> _THE REQUEST_
Turn the lines from the one containing "In this image featuring" through the end of the items into a Markdown table, skipping blank lines. Use the columns "Row" for a running number and "Item line" for the line's text.
----- RECORD LIST -----
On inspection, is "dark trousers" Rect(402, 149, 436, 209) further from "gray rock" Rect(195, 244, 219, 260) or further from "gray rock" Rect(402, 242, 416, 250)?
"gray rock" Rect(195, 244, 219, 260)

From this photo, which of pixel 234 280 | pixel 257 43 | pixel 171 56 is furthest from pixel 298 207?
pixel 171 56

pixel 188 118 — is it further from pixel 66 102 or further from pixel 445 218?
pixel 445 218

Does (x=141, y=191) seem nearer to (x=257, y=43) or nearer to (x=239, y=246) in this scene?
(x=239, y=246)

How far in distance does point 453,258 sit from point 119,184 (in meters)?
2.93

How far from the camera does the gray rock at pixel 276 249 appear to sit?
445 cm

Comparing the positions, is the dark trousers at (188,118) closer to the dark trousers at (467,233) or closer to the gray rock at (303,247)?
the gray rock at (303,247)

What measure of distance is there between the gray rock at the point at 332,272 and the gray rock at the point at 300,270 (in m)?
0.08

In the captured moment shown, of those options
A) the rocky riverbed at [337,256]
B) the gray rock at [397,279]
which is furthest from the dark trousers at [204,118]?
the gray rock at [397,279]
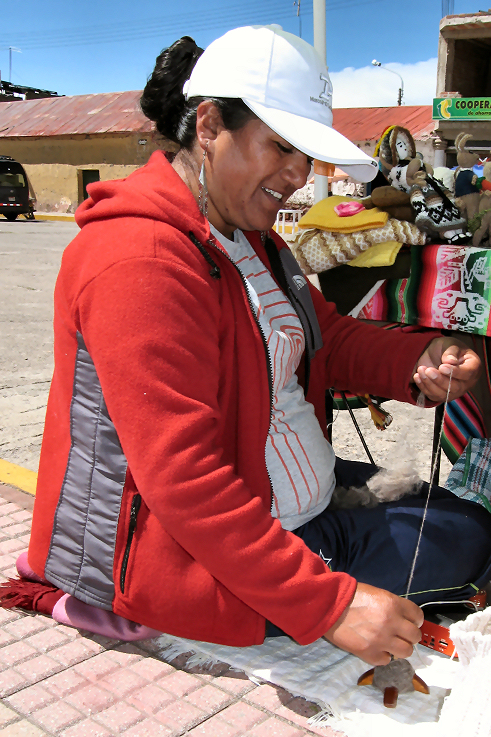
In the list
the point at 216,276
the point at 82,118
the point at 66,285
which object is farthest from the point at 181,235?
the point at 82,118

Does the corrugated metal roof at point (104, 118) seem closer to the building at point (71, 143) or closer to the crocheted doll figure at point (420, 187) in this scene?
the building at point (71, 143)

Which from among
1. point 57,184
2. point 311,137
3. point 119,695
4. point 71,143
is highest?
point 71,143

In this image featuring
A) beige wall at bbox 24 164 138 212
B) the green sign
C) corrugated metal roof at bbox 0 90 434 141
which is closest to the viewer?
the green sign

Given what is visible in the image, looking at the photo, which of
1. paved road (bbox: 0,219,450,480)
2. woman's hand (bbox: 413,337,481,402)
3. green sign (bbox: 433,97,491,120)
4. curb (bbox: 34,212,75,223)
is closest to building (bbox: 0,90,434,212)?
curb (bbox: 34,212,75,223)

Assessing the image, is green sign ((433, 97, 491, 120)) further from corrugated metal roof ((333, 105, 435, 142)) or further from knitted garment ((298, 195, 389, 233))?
-----
> _FULL ANSWER_
| Row | Item line |
|---|---|
| 1 | In this image featuring |
| 2 | A) beige wall at bbox 24 164 138 212 |
| 3 | B) the green sign |
| 4 | C) corrugated metal roof at bbox 0 90 434 141 |
| 5 | which is closest to the viewer? |
| 6 | the green sign |
| 7 | Given what is visible in the image, looking at the photo, which of |
| 8 | 1. paved road (bbox: 0,219,450,480) |
| 9 | 2. woman's hand (bbox: 413,337,481,402) |
| 10 | 3. green sign (bbox: 433,97,491,120) |
| 11 | 4. curb (bbox: 34,212,75,223) |
| 12 | is closest to building (bbox: 0,90,434,212)? |
| 13 | curb (bbox: 34,212,75,223) |
| 14 | Assessing the image, is green sign ((433, 97, 491, 120)) further from corrugated metal roof ((333, 105, 435, 142)) or further from knitted garment ((298, 195, 389, 233))? |